EDITORIAL – Entre rótulos e realidades: o que se esconde por trás das garrafas adulteradas
Editorial – Gazeta Pernambucana
Nos últimos dias, o Brasil tem assistido a um surto inquietante: bebidas alcoólicas adulteradas com metanol provocaram intoxicações graves, mortes e um estado geral de comoção. As autoridades se mobilizam, fiscais invadem depósitos, bares são interditados, e o noticiário se ocupa, como deve, da tragédia sanitária que se anuncia. Mas é preciso, com serenidade e espírito crítico, perguntar: por que agora?

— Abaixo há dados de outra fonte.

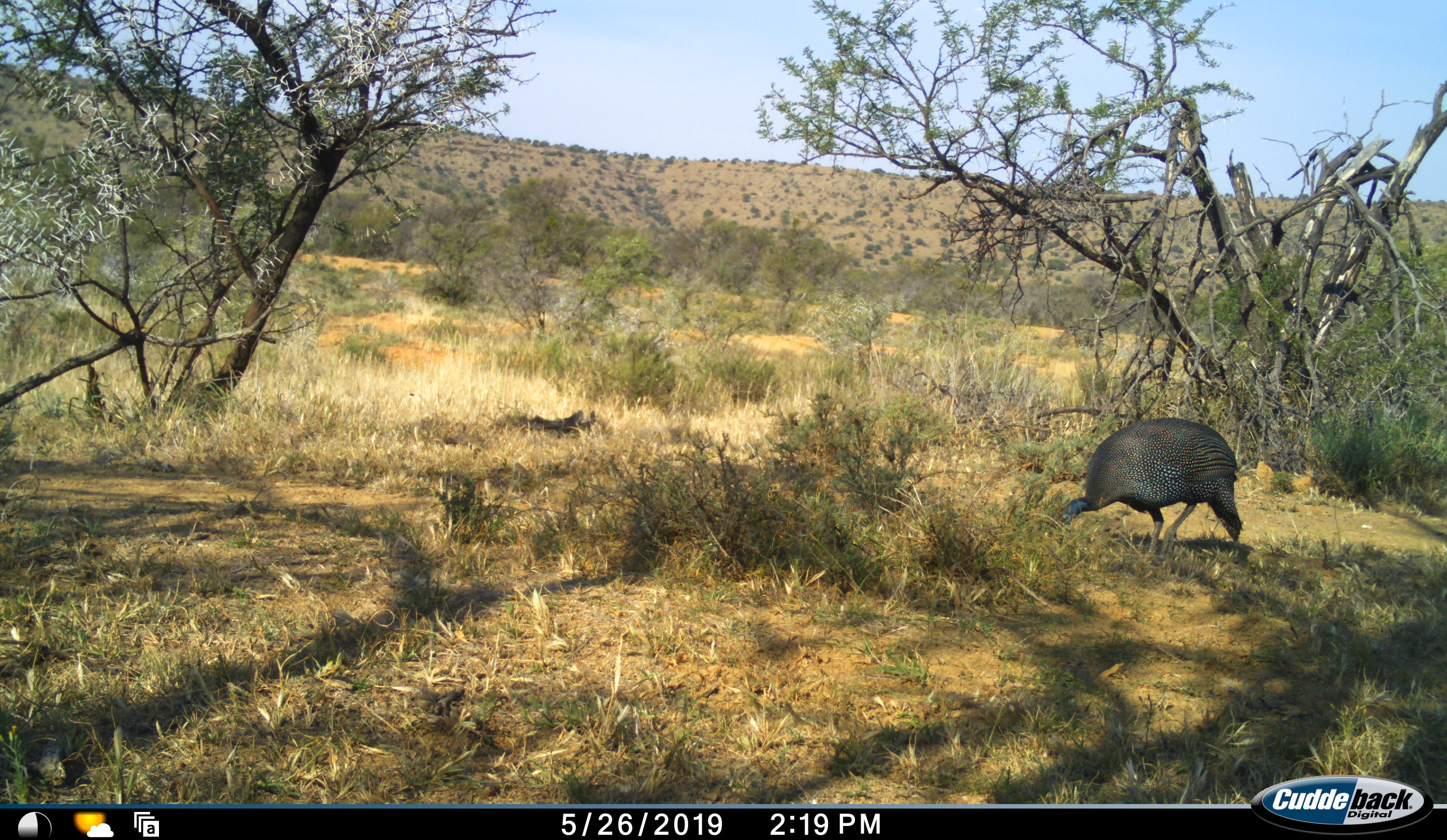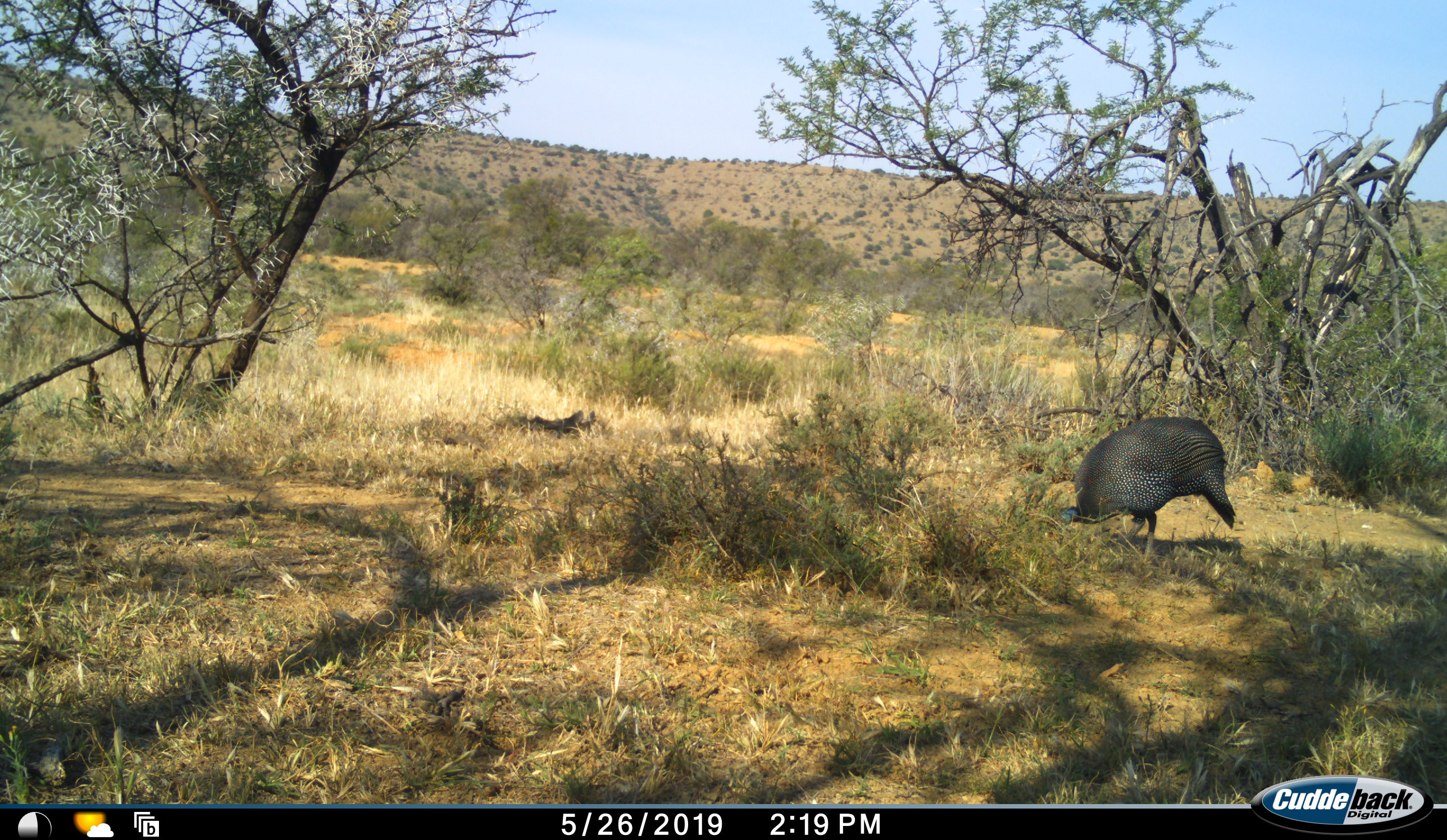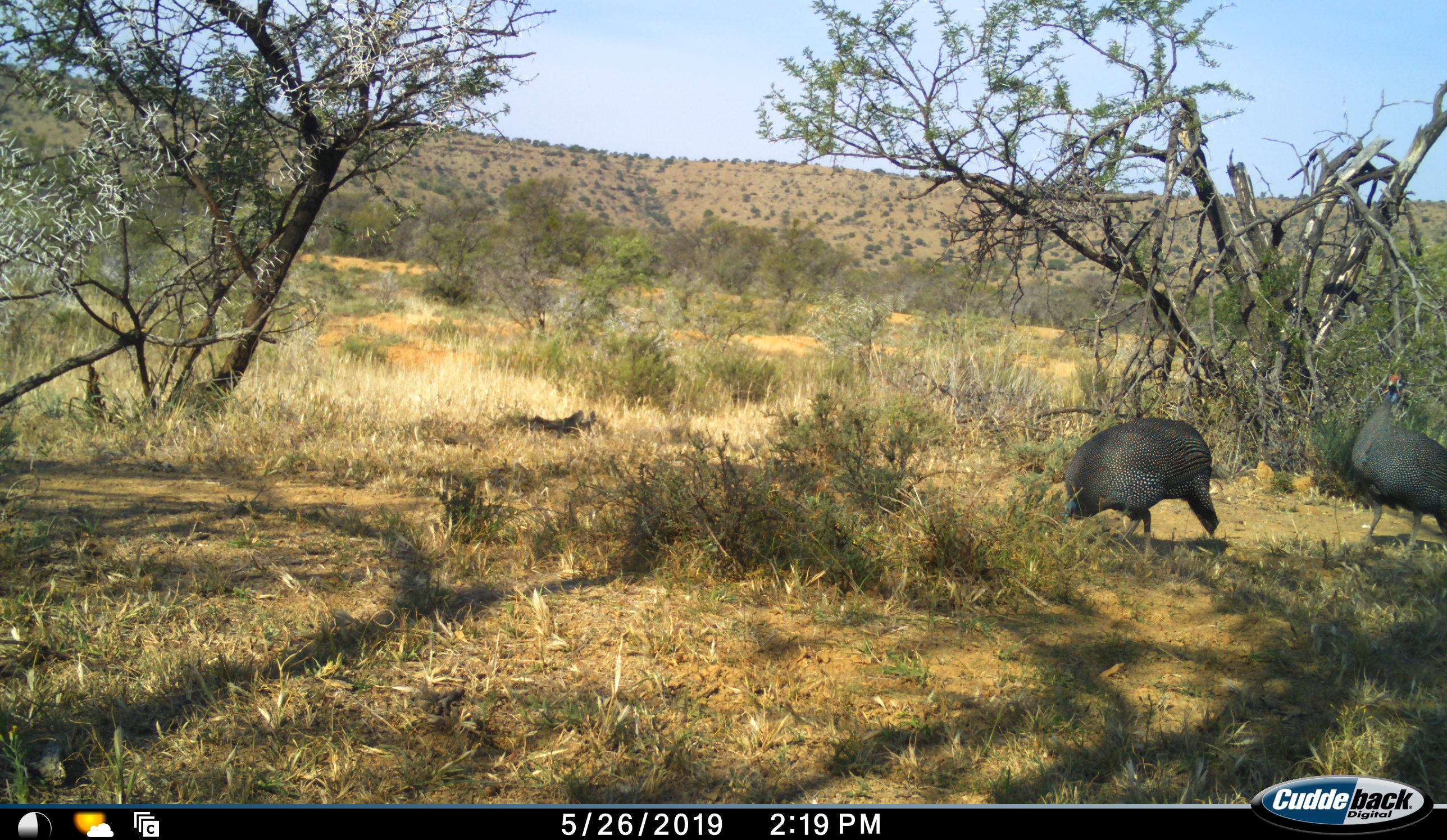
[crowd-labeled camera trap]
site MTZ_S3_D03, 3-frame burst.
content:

Não se trata aqui de negar a gravidade do que está diante de nós. Pelo contrário. O que preocupa é justamente a coincidência entre o surgimento repentino do escândalo, sua propagação veloz na opinião pública e o momento político que atravessamos.
Com a retórica de antagonismo internacional, que por tanto tempo serviu de moldura para discursos sobre soberania e resistência, perdendo força após encontros simbólicos em tribunas multilaterais, o foco parece ter voltado para dentro. E, como num passe ensaiado, o inimigo muda de endereço: de fora para dentro, da geopolítica para a geografia urbana.
É o bar da esquina, o comerciante informal, o atravessador sem nota fiscal que agora encarnam o novo perigo. Não há dúvidas de que crimes foram cometidos. Mas a narrativa construída em torno disso, envolta em operações relâmpago, pronunciamentos oficiais e discursos de indignação, pode servir a propósitos que vão além da saúde pública.
Há algo de curioso no sincronismo dos fatos: justo quando os olhos começavam a voltar-se novamente para as contas públicas, os contratos suspeitos, a lentidão nas entregas estruturais e as promessas ainda não cumpridas, uma nuvem densa se instala sobre o debate, e o centro das atenções se desloca.
Não há acusações neste texto. Há perguntas.
Estaria o escândalo das bebidas sendo usado, consciente ou não, como instrumento de redirecionamento do olhar coletivo? Estaríamos diante de uma nova forma de distração cuidadosamente construída, onde o temor legítimo da população serve como pano de fundo para o avanço silencioso de interesses mais profundos?
A história brasileira tem larga experiência em fabricar emergências que ofuscam verdades mais incômodas.
Que se apurem os fatos, que se puna com rigor os responsáveis. Mas que também se mantenha aceso o farol da vigilância crítica. Porque, às vezes, o que mais intoxica não está no copo, mas na narrativa.